そう言うと、裏の隅にカバーをかけて置いてあったCD50Sを持ってくる。


キーを回し、キックでエンジンをかける。

が、しばらくエンジンかけてないせいもあり、かかりそうでかからない。


圧縮はあるから大丈夫。

「小次郎、タンクのコックをOFFにして、キャブのガソリンだけ抜いてみろ。」


僕は言われた通りにする。

「出来たら、コックをONにして、キャブにガソリンを送る。これで2~3回キックすればエンジンかかるだろう。

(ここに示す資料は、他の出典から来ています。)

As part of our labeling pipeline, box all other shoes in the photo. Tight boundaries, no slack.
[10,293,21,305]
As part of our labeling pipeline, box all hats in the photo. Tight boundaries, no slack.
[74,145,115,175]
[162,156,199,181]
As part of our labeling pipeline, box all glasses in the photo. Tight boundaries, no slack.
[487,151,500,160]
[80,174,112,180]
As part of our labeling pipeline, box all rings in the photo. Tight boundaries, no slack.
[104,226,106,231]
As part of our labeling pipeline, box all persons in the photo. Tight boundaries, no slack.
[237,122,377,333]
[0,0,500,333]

」


コックをONにして、キック3回。

ドンピシャ!

エンジンがかかった!


「な?キャブに沈殿物が溜まってたんだよ。後はオイル交換と、プラグ、その他外装を弄ればOKだ!外装は原型留めてない位レーシーになっちまってるけど、何とかなるだろ。」


マフラーはRPM管が付いている為、若干ウルサめだけど、気持ちよくアクセルが回ってくれる。

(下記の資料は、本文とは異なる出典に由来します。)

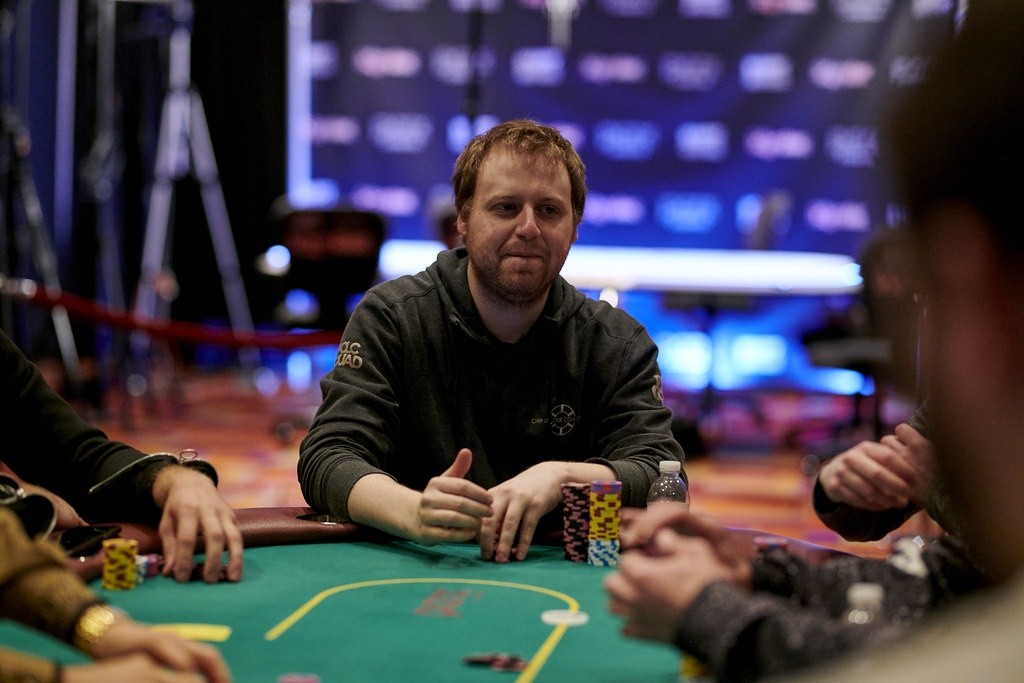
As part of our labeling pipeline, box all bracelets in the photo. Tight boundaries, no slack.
[76,604,112,649]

「谷田さん!イケそうだよ!これで万事OKだね。明日・明後日でバイク整備は終わらせておくから、月曜日には手渡せると思う。ナンバーは父さんに頼んで、スカイの返納とCD50Sのナンバーもこっちでやっておくから!」


谷田さんはバイクをじっと眺めた。


「スゲーバイクだな。これで原付かよ?気に入った!で、私は幾ら払えばいいんだ。直ぐには無理だけど、バイトして月々払うって事でどうだ?」


僕と父さんは互いに顔を見合わせる。


「谷田さん、君は小次郎の友達だろ?じゃぁ、金なんていらねぇ~よ。まだ若いんだから甘えられる時にはしっかり甘えればいい。君は少しばかり早く大人になろうとしているように見えるんだ。まだ10代なんだ、そんなに生き急ぐもんじゃねぇし、もっと今を楽しみなよ。それでもどうしても納得出来ないってんなら、ここでバイトしたらいい。そうすればなんの気兼ねも遠慮もいらないだろ?」


よい父を持って僕は嬉しい。

顔は恐そうだけど、意外と優しい父。


「そうだよ谷田さん。父さんに言われなければ存在すら忘れちゃってたバイクだし、谷田さんに乗って貰えれば、コイツも嬉しいと思うよ。だから遠慮せず受け取ってよ!」


そう言うと谷田さんは僕らに深々と頭を下げた。


「ありがとうございます。この恩は一生忘れません。」


今日一日でだいぶ谷田さんの事が分かった気がする。

やはり彼女は噂の彼女じゃない。そりゃ、見た目は不良かもしれないけど、礼儀礼節しっかりとしている。


僕は谷田さんに声をかける。


「やだな~、頭なんて下げないでよ。僕らもう友達でしょ?じゃあ、遠慮は無しって事で、これからもよろしくね。」


そう言うとにっこりとする谷田さん。

その笑顔は不良とは遠くかけ離れた、とても優しい女の子の顔だった。


その後僕は谷田さんをスーパーフォアの後ろに乗せると、彼女を家まで送り届ける。

谷田さんちは秦野で、ここからバイクでならさほど遠くない。

近くには厳島湿生公園てのがあって、とても素敵な公園だった。


僕はそこで谷田さんを下ろす。


「なぁ、佐々木。アンタの携帯教えてよ。」

そう言うと僕らはお互いに携帯番号の交換をする。


確かにそうした方が色々便利だ。


「あ、谷田さん月曜日学校どうする?良ければ朝迎えに来るけど、ここに7時20分でどうかな?」

そう言うと谷田さんは申し訳なさそうな顔をする。


「これ以上お前に迷惑掛けられないよ。バイクの件だってあるしさ。」

噂に聞く谷田さんのかけらも感じない。


「そんなの気にしないでよ。確かにここからじゃバイクないと厳しそうだし、全然大丈夫だよ」

谷田さんはちょっと申し訳なさそうに、でも嬉しそうに笑った。


「佐々木、朝も思ったんだけど、お前いいやつだな。取り敢えずどうするかはメールするわ。っかよ、明日またお前んちに顔出していいか?バイク弄るんだろ?なら私も手伝いたいし、色々教えて欲しい。家の場所はわかったから、明日は適当にそっち行くわ。じゃ~な。」


そう言うと僕の答えも待たずに、谷田さんは厳島湿生公園前を下って行った。


僕はその後姿を見えなくなるまで見送ると、246を東にバイクを走らせた。